WHAT YOU SHOULD DO - Copy the listing exactly, images excluded.
---------- EXTRACTED MATERIAL
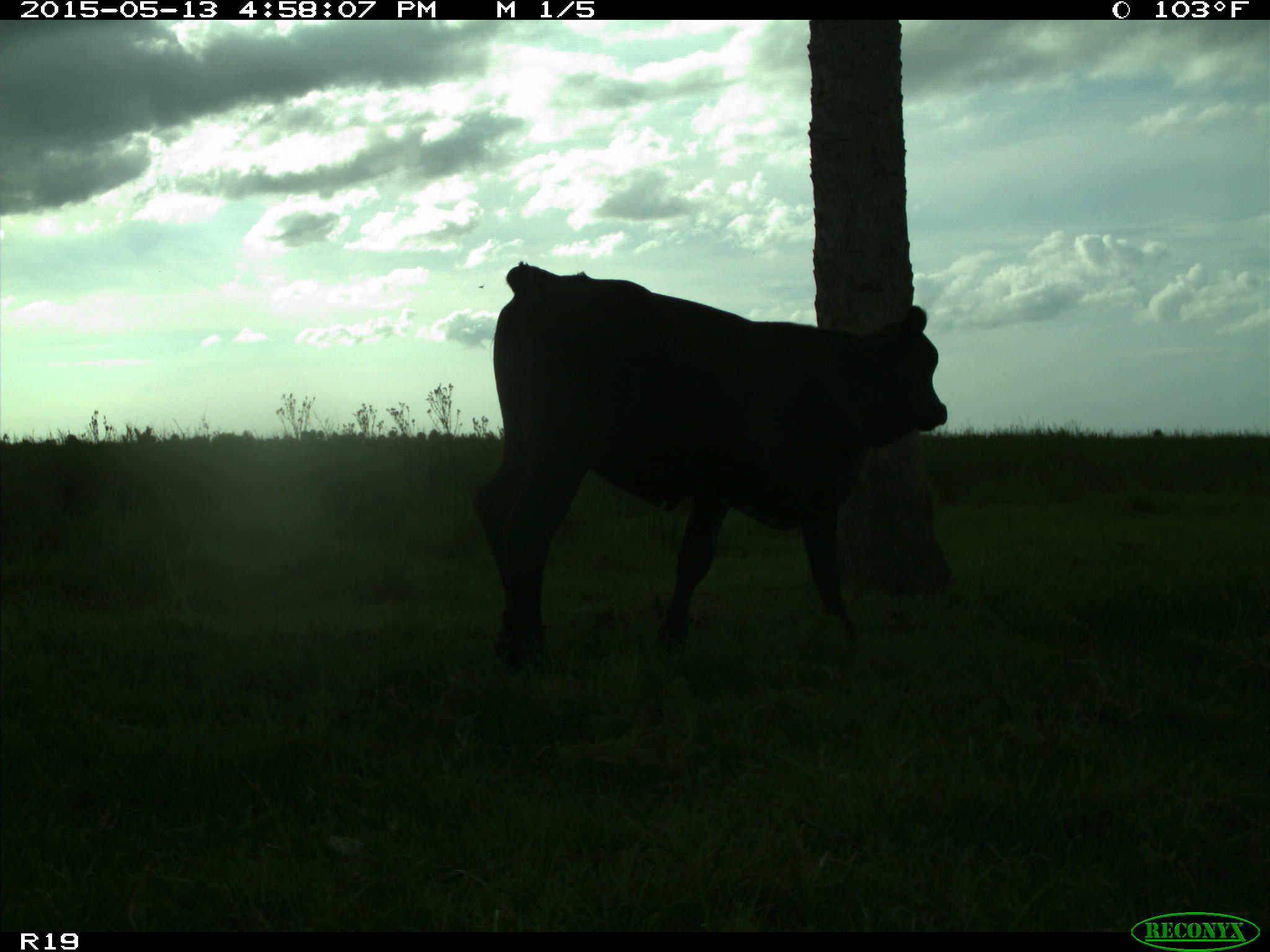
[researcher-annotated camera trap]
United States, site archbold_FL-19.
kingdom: Animalia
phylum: Chordata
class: Mammalia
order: Artiodactyla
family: Bovidae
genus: Bos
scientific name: Bos taurus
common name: domestic cow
--------------------
EXERCISE RESPONSE -
[researcher-annotated camera trap]
United States, site archbold_FL-19.
kingdom: Animalia
phylum: Chordata
class: Mammalia
order: Artiodactyla
family: Bovidae
genus: Bos
scientific name: Bos taurus
common name: domestic cow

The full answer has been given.